Can the veil that separates Saturnine corporeal reality from the transcendent Neptunian realm actually be a cruel trick devised by Hollywood moguls? Yes, indeed, and it’s the premise of Ari Folman’s part live-action, part animated film The Congress, loosely based on the sci-fi novel by Stanisław Lem.
At the beginning of The Congress, the real, flesh-and-blood Robin Wright, playing a version of herself, is in the throes of a huge career decision. The middle-aged actress is being severely castigated by her long time agent (Harvey Keitel) and Miramount Studios CEO Jeff Green (Danny Huston) for having made “lousy choices.” Many of her movies have tanked and film offers have dried up.
There is a solution, offers Green. Robin can enter into an agreement with the studio, which will “scan” her, thereby preserving all her likenesses from her earlier cinematic triumphs. The studio will essentially “own” Robin’s avatar for the next two decades, doing with her visually and digitally as they see fit. Robin, in turn, must never make a movie again. It’s about sampling and preserving, says Green: “I need you for your history.”
Robin signs the contract which, in turn, allows her to care for her adolescent son Aaron (Kodi Smit-McPhee) who has a degenerative disease. Twenty years later, though, with Robin’s contract about to expire, she’s faced with another challenge. And here’s where The Congress gets ultra-trippy and goes full-blown animated.

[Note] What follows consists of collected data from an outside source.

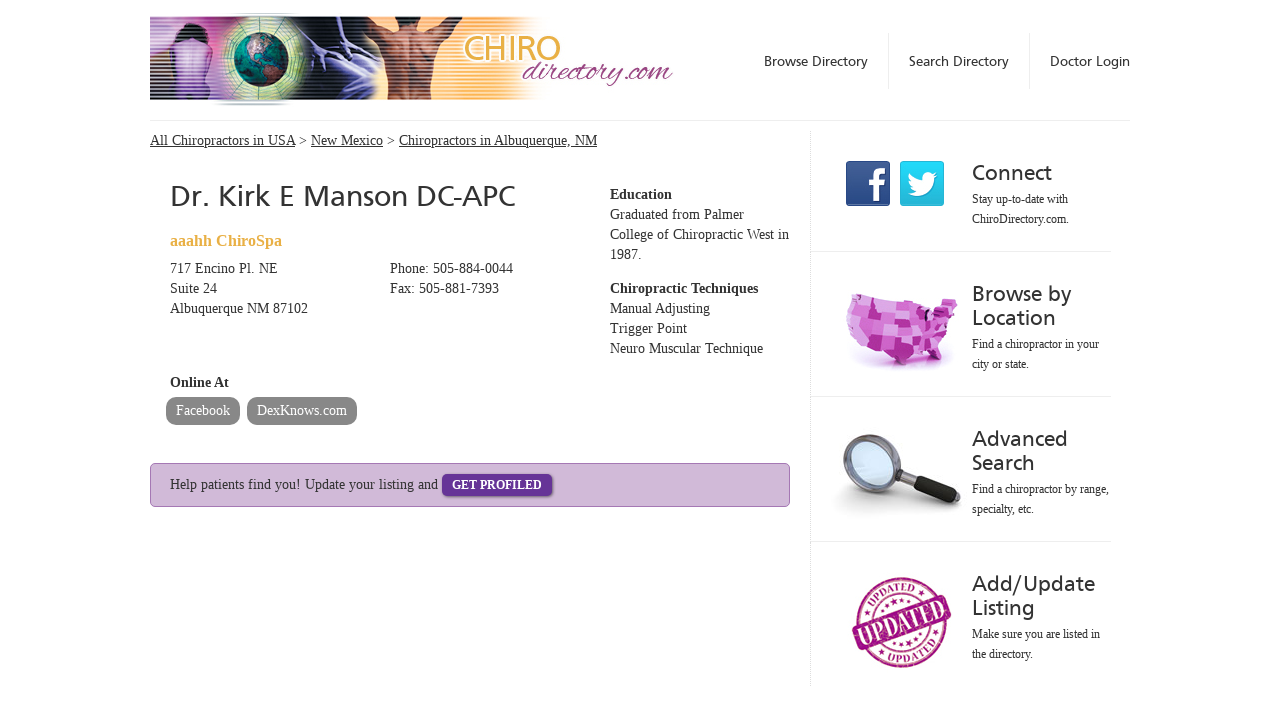

--- FILE ---
content_type: text/html
request_url: https://www.chirodirectory.com/chiropractors/NM/Albuquerque/Dr-Kirk-Manson-084522
body_size: 2268
content:
<!DOCTYPE html>
<html>
<head>
  <meta charset="utf-8">
  <meta http-equiv="X-UA-Compatible" content="IE=edge,chrome=1">
  <title>Dr. Kirk E Manson  - Chiropractor in Albuquerque, NM</title>
      <meta name="description" content="A chiropractor directory listing chiropractic clinics in the United States. Find a chiropractor with the National Directory of Chiropractic.">
    <meta name="keywords" content="chiropractor, chiropractors, chiropractic, chiropractic office, find a chiropractor, chiro,">
    <meta name="viewport" content="width=device-width">
  <!--[if lt IE 9]>
  <script src="//cdnjs.cloudflare.com/ajax/libs/html5shiv/r29/html5.min.js"></script>
  <![endif]-->
  <link rel="stylesheet" href="/op/css/normalize.css">
  <link rel="stylesheet" href="/op/css/main.css">
  <link rel="stylesheet" href="/op/css/fonts.css">
  <link rel="stylesheet" href="/op/css/style.css?20160109">
  <link rel="stylesheet" href="/op/css/responsive.css?20140523a">
        <script type="text/javascript"><!--
  var _gaq = _gaq || [];
  _gaq.push(['_setAccount', 'UA-23334888-1']);
  _gaq.push(['_trackPageview']);

  (function() {
    var ga = document.createElement('script'); ga.type = 'text/javascript'; ga.async = true;
    ga.src = ('https:' == document.location.protocol ? 'https://ssl' : 'http://www') + '.google-analytics.com/ga.js';
    var s = document.getElementsByTagName('script')[0]; s.parentNode.insertBefore(ga, s);
  })();

  //--></script></head>
<body>
  <div id="wrapper">
        <header id="hdr_main">
      <a id="logo" href="/"></a>
      <nav>
        <ul>
                      <li><a class="" href="/login">Doctor Login</a></li>
                    <li><a class="" href="/search">Search Directory</a></li>
          <li class="last"><a class="" href="/chiropractors">Browse Directory</a></li>
        </ul>
      </nav>
    </header>
              <div id="main_content" class="main_content">
        <div class="col-detail">  <div class="browsebar">
    <a href="/chiropractors">All Chiropractors in USA</a> &gt; <a href="/chiropractors/NM">New Mexico</a> &gt; <a href="/chiropractors/NM/Albuquerque">Chiropractors in Albuquerque, NM</a>
  </div>
  <div class="listing-detail cols-3">
  <div class="col col-span-2">
    <h1>Dr. Kirk E Manson  DC-APC</h1>
    <h2>aaahh ChiroSpa</h2>
    <div class="cols-2">
      <div class="col">
        <p>
          717 Encino Pl. NE<br>
          Suite 24<br>          Albuquerque NM 87102
        </p>
      </div>
      <div class="col">
        <p>
                      Phone: 505-884-0044<br>
                                          Fax: 505-881-7393
                  </p>
      </div>
    </div>
      </div>
  <div class="col right-col">
              <h3>Education</h3><p>Graduated from Palmer College of Chiropractic West in 1987.
            </p>
                  <h3>Chiropractic Techniques</h3><p>
      <span class="block">
                  Manual Adjusting
        </span>
      <span class="block">
                  Trigger Point
        </span>
      <span class="block">
                  Neuro Muscular Technique
        </span>
            </p>
          </div>
        <div class="col col-span-3">
      <h3>Online At</h3>
      <ul class="pill-links">
        <li><a target="_blank" href="https://www.facebook.com/aaahh-ChiroSpa-338116036392797/">Facebook</a></li>                                                  <li><a target="_blank" href="http://www.dexknows.com/business_profiles/aaahh_chirospa-l684064?bp=1">DexKnows.com</a></li>
              </ul>
    </div>
  </div>
  <div class="pitch-upgrade">
    Help patients find you! Update your listing and <a href="/claim-listing/84522" class="update-listing">Get Profiled</a>
  </div>
</div>
        <div id="modules" class="sidebar">
      <div class="mod">
      <a class="btn_facebook btn_social" href="http://www.facebook.com/pages/Midvale-UT/National-Directory-of-Chiropractic/138756119506725"></a>
      <a class="btn_twitter btn_social" href="http://www.twitter.com/ndchiropractic"></a>
      <h4>Connect</h4>
      <p>Stay up-to-date with ChiroDirectory.com.</p>
    </div>
    <div class="mod">
    <a href="/chiropractors"><img src="/op/img/mod_location.jpg" /></a>
    <h4><a href="/chiropractors">Browse by Location</a></h4>
    <p>Find a chiropractor in your city or state.</p>
  </div>
  <div class="mod">
    <a href="/search"><img src="/op/img/search.jpg" /></a>
    <h4><a href="/search">Advanced Search</a></h4>
    <p>Find a chiropractor by range, specialty, etc.</p>
  </div>
  <div class="mod last">
    <a href="/new-listing"><img src="/op/img/mod_updatelisting.jpg" /></a>
    <h4><a href="/new-listing">Add/Update Listing</a></h4>
    <p>Make sure you are listed in the directory.</p>
  </div>
</div>      </div>
        <div id="footer">
      <div class="col" itemscope itemtype="http://schema.org/LocalBusiness">
        <p>
          <a href="/"><img src="/op/img/logo_ftr.jpg" alt="The National Directory of Chiropractic"></a><br>
          <span itemprop="address" itemscope itemtype="http://schema.org/PostalAddress">
            <span itemprop="streetAddress">7404 S. Union Park Ave</span> · 
            <span itemprop="addressLocality">Midvale</span>, 
            <span itemprop="addressRegion">UT</span> 
            <span itemprop="postalCode">84047</span> ·
            <span itemprop="telephone">801-533-4199</span>
            <meta itemprop="addressCountry" content="United States">
          </span>
          <br>
          © 2003 - 2015 <span itemprop="name">National Directory of Chiropractic</span>, Inc. All rights reserved.
        </p>
        <span itemprop="openingHoursSpecification" itemscope itemtype="http://schema.org/OpeningHoursSpecification">
          <span itemprop="dayOfWeek" itemscope itemtype="http://schema.org/DayOfWeek">
            <meta itemprop="name" content="Mo-Fr">
          </span>
        </span>
        <meta itemprop="url" content="https://www.chirodirectory.com/">
        <meta itemprop="email" content="directory@chirodirectory.com">
      </div>
      <div class="col last">
        <nav>
          <ul>
            <li><a href="/online">Advertising Information</a></li>
            <li><a href="/about">About Chiropractic Directory</a></li>
            <li><a href="/links">Links</a></li>
            <li><a href="/printed">Printed Chiropractor Directory</a></li>
            <li><a href="/contact">Contact Chiropractic Directory</a></li>
            <li><a href="/terms">Terms</a></li>
          </ul>
        </nav>
      </div>
    </div>
  </div>
</body>
</html>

Robin attends, as a digital representation of herself, the studio’s Futurist Congress, where all the attendees are similarly digitized entities, further blurring the lines between real and fantasy worlds. Green wants Robin to renew her contract with the studio but he ups the ante. If she signs, she’ll now be the studio’s hallucinatory property – something that can be chemically consumed and turned into fantasies by the imbibers. At this event, Robin meets Dylan Truliner (Jon Hamm), the animator who heads up the studio’s Robin Wright Department and who has, for years, both digitally recreated her and fallen in love with her.
No matter how distinct the flesh-and-blood Robin is from her digital self, the further into the movie we get, the more blurred – a typical Neptune hallmark – these two representations become. In fact, The entirety of The Congress is a clever paean to Neptune.
Under archetypal Neptune’s aegis are film, fakery, illusion, chemicals, merging of identities and fantasy, all of which are explored and referenced in the movie. The planet’s seductive nature applies, on the one hand, to what’s missing from the real Robin as a money-maker for the studio. And on the other, it’s her newly invigorated appeal as an entity who’s entered the Neptunian domain of the transcendent. Finally, the Neptunian archetype also rules that which has faded, as in a dream. Here, it’s Robin’s son. Will she find him? And in what form?
In the end, the movie pits Robin’s now aging Saturnian Senex, faced with the burdens of one’s physicality, against Neptune’s ability to totally shed material density and embrace a more vibrationally refined reality. As Green says, “The symbol is what we created.”
The Congress is an unflinching look at the consequences of passing through the seductive barrier between these feuding kingdoms.